KAZUKI AKANE: With regard to Mr. Nobuteru Yuki in Escaflowne, he was in the project even before I was there, so the character design was already heading in a certain direction. But what I put into Escaflowne was the fact I said well, you know, anime before now, they had the long-haired dreamy girl kind of heroine that was very prominent back in those days. I was thinking I wanted to see a female lead that would actually stand up for herself, do things for herself, who would not just be protected but would be the one to do things. So what I said to Mr. Nobuteru Yuki was “This long hair, why don’t we do away with it and have a short-haired heroine that would be able to stand up for herself?” He was very accepting of the idea, so we talked about it over many days and we discovered we were on the same page when it came to things that we liked. So it was a very interesting experience, though I must say the nose designs were up to him. It was not my order.
Q: Is there an anime out right now that you wish you had a part in making or that you wish you had the idea for?
KAZUKI AKANE: The short and blunt answer would be, there is not! What I believe is that as a creator, the view you should constantly have toward other works is “this is interesting, this is fun”, but not “I’d like to be part of the project.” Because as a creator, if you’re satisfied with what you’re seeing, you’re not a creator anymore. As a creator, I constantly want to be able to say “this is interesting, I’ll do something better.”
KAZUKI AKANE: Since Escaflowne was in the 90s, the audience was predominantly male. Back then I thought that you know, there are many female characters out there, but how many would make a female audience agree to that character? How satisfied would a female audience be with seeing a character like that? It’s not that I wanted to appeal to a female audience, but I thought it would be better to have a character that would resonate with female viewers too. As much as the guys in animation should have a choice, the girls in animation should have a choice. It’s not just about the guys and the toys. In Europe and North America there were movements to say females should have more of a role in society, but Japan was late onto that. So, I wanted to break the stereotype for how a female lead should be. I do admit the character might have been early for the age, and it might not have resonated with everyone. But then again, I did see a drastic increase in the female audience for Escaflowne. So I believe that I had a valid point there, right?

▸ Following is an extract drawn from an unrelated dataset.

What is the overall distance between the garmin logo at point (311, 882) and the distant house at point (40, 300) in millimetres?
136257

Q: As an animation director you’ve worked on many projects. Do you have creative control in animators that are brought on, or have you found people that can capture your ideas?

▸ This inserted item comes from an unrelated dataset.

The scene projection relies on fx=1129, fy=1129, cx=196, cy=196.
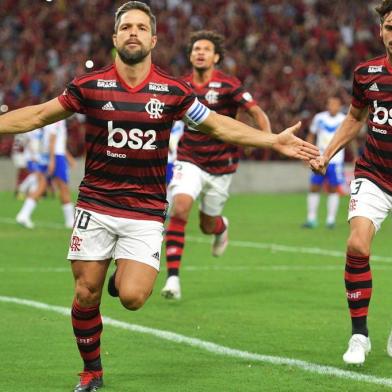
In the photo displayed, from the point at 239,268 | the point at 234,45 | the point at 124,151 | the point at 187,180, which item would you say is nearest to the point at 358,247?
the point at 124,151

KAZUKI AKANE: With regard to creative control, I would be able to say to the producer that “I’ve seen the works of this person, I’d like to work with them.” It is a thing that we want to work with animators that have worked on different projects. If you see the projects, you can extrapolate the animators’ ability. But another important thing is actually getting to meet the person and working with them, because you don’t know if the person will click with you and if there will be chemistry going on. I also believe that animators are artists, and they have a significant belief of what they want to portray too. I believe that since they’re artists, it’s not about words but about their nature and getting to know their nature is very important. So, I do try to respect the animators’ ideas of what they want to see in a show.
The Vision of Escaflowne will be rereleased on Blu-ray, DVD and Digital HD on October 18, 2016. Select episodes of Funimation’s new English dub are currently streaming on Funimation.com.